Copé comprit très vite que la politique est un sport individuel qui se dispute par équipes. Il a appartenu à celle de Juppé. Il fonda avec Sarkozy l’association Res Civita, pour développer l’esprit d’entreprise. Dans ses années trente il créa une association des trentenaires : le Banquet républicain. Ils sont ou seront bientôt des quadra. Le temps passe vite. Il participe aux dîners du Siècle où s’entretiennent tous les décideurs. Il assiste aux réunions discrètes de Bilderberg... La présidence de l’Ile-de-France serait une étape importante dans son irrésistible progression. Y parviendra-t-il ? Faut-il le souhaiter et favoriser sa tâche ? Ou au contraire... A Matignon les avis sont partagés. Si au premier tour Copé devance Santini, c’est un revers pour Bayrou, c’est bon pour l’UMP, donc bon pour le gouvernement, le Premier ministre et le Président. En apparence, tout au moins, car à bien réfléchir, plus encore que la victoire de l’UMP, ce qui compte, c’est la victoire de la majorité reconstituée au second tour. La semaine dernière, à Paris, au cours d’un meeting d’union patriotique, Sarko et Raffa, les duettistes, tiraient les larmes en chantant :

- Il faut d’abord gagner les élections.

Pour le ministre de l’intérieur, le Premier ministre et certainement le Président, gagner les élections signifie perdre le moins possible de régions. Mission difficile quand il apparaît que la Bretagne, le Languedoc-Roussillon, et le cher Poitou-Charentes, sont menacés, voire très menacés, entre autres...

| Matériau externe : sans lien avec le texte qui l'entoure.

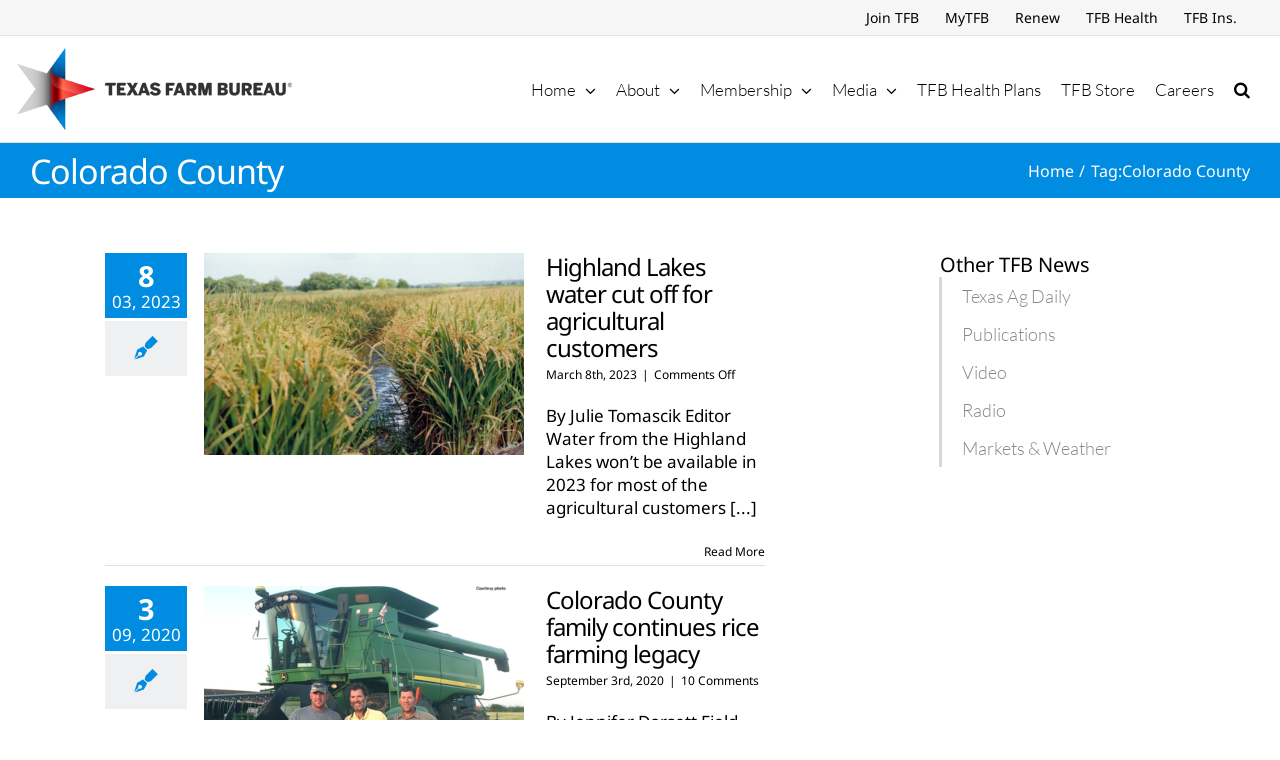

--- FILE ---
content_type: text/html; charset=utf-8
request_url: https://www.google.com/recaptcha/api2/aframe
body_size: 268
content:
<!DOCTYPE HTML><html><head><meta http-equiv="content-type" content="text/html; charset=UTF-8"></head><body><script nonce="ZfVEDAxuSNGNLb03f_4fsQ">/** Anti-fraud and anti-abuse applications only. See google.com/recaptcha */ try{var clients={'sodar':'https://pagead2.googlesyndication.com/pagead/sodar?'};window.addEventListener("message",function(a){try{if(a.source===window.parent){var b=JSON.parse(a.data);var c=clients[b['id']];if(c){var d=document.createElement('img');d.src=c+b['params']+'&rc='+(localStorage.getItem("rc::a")?sessionStorage.getItem("rc::b"):"");window.document.body.appendChild(d);sessionStorage.setItem("rc::e",parseInt(sessionStorage.getItem("rc::e")||0)+1);localStorage.setItem("rc::h",'1768881385763');}}}catch(b){}});window.parent.postMessage("_grecaptcha_ready", "*");}catch(b){}</script></body></html>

Gagner les élections, c’est aussi, et surtout, enlever des régions à la gauche, au premier rang desquelles la PACA et l’Ile-de-France, Pour I’impact, l’importance, le prestige. Ça changerait tout. Ça ferait passer les bavures.

Sinon, comment peuvent-ils espérer tenir trois ans avec un Président en chute libre, tombant de 82 à moins de 40 %, un gouvernement désavoué, minoritaire dans le pays ; entre 50 et 60 % d’abstentions, ce qui permet aux élus de ne représenter que le quart des électeurs inscrits ; un Parti socialiste requinqué, arrogant et revanchard ; une extrême gauche manipulatrice, infiltrée dans les syndicats, les associations et les lobbies ; un Front national, qui aura vraisemblablement perdu en sièges mais gagné en voix (Marine Le Pen est donnée à 18 Gollnish fait un tabac à Lyon...).

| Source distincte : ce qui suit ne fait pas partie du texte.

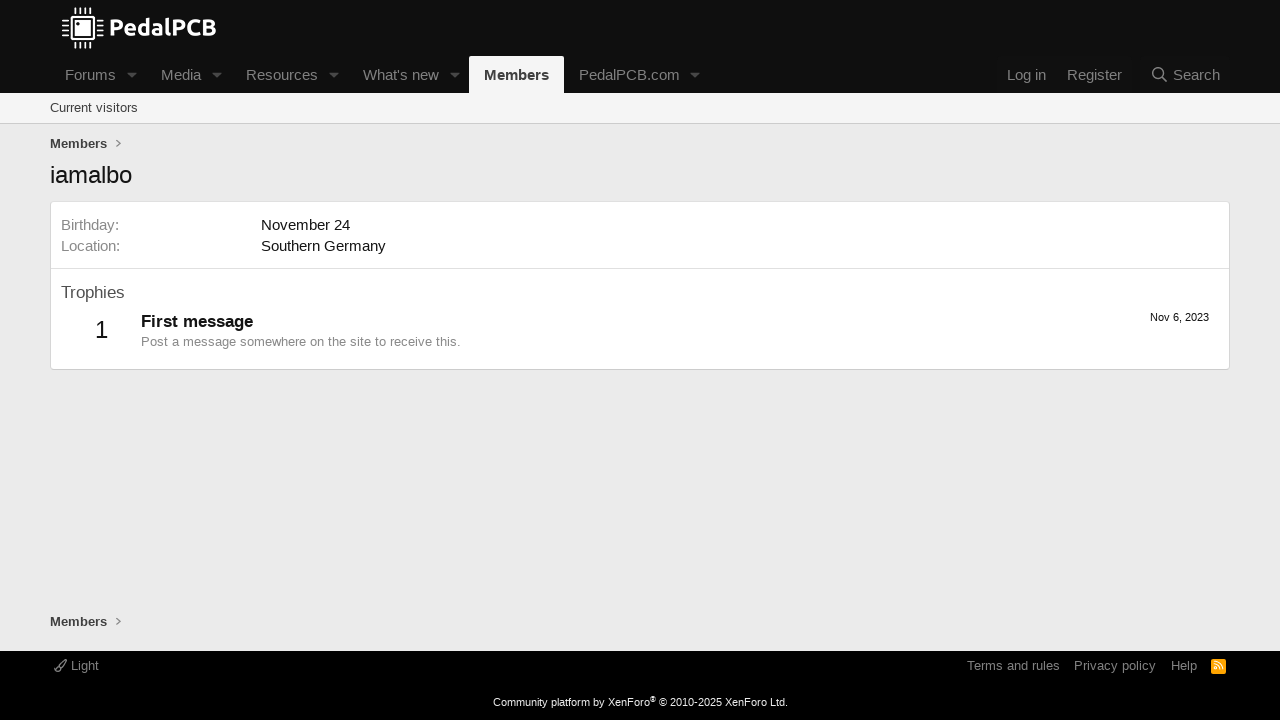

--- FILE ---
content_type: text/css; charset=utf-8
request_url: https://forum.pedalpcb.com/css.php?css=public%3Aextra.less&s=1&l=1&d=1766084686&k=f8355a823008b5297a2956be725e5898d3387e1b
body_size: 31
content:
@charset "UTF-8";

/********* public:extra.less ********/
.p-navgroup-link.p-navgroup-link--styleswitcher i:after{display:inline-block;content:"";height:1em;vertical-align:-0.125em;background-color:currentColor;width:1.28571429em;mask:"\f042" no-repeat center;-webkit-mask:"\f042" no-repeat center}@media (max-width:480px){.message-signature{display:block !important}}.message-userContent a{color:#315b7c;text-decoration:underline;font-weight:normal}.fauxBlockLink a{color:#141414;text-decoration:none}.message-userContent a:hover{color:#f2930d;font-weight:normal;text-decoration:underline}.message-userContent a.bbCodeBlock-sourceJump{color:#f2930d;font-weight:normal;text-decoration:none}.message-userContent a.bbCodeBlock-sourceJump:hover{color:#f2930d;font-weight:normal;text-decoration:underline}.bbCodeBlock-expandLink a{color:#f2930d;font-weight:normal;text-decoration:none}.bbCodeBlock-expandLink a:hover{color:#f2930d;font-weight:normal;text-decoration:none}.ttip{color:;cursor:copy}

Voilà ce qui se cache sous l’affrontement Santini-Copé. Comme le résultat va se jouer dans un mouchoir, l’extrême droite est maîtresse du jeu. Dénoncée par Mégret, repoussée par Le Pen, il lui suffirait de préférer le vote tactique au vote idéologique pour imposer son vainqueur. Ce n’est pas le moindre paradoxe de ce scrutin. Mais après tout, en 2002, Chirac n’avait-il pas dû son triomphe à Le Pen ?

François Brigneau

(1) La même question pourrait être posée à Nicolas Bay, candidat du MNR. Pourquoi Mégret, au lieu d’aller bricoler dans les Ardennes, ne s’est-il pas présenté dans l’Ile-de-France, puisqu’il habite dans les Hauts-de-Seine ?
(2) Chevalier et Geerbrandt. "Dictionnaire des Symboles". Collection Bouquins. Robert Laffont. 1982, p. 100.
(3) "Faits et Documents" n° 140, p. 2 ; n° 163, p. 6.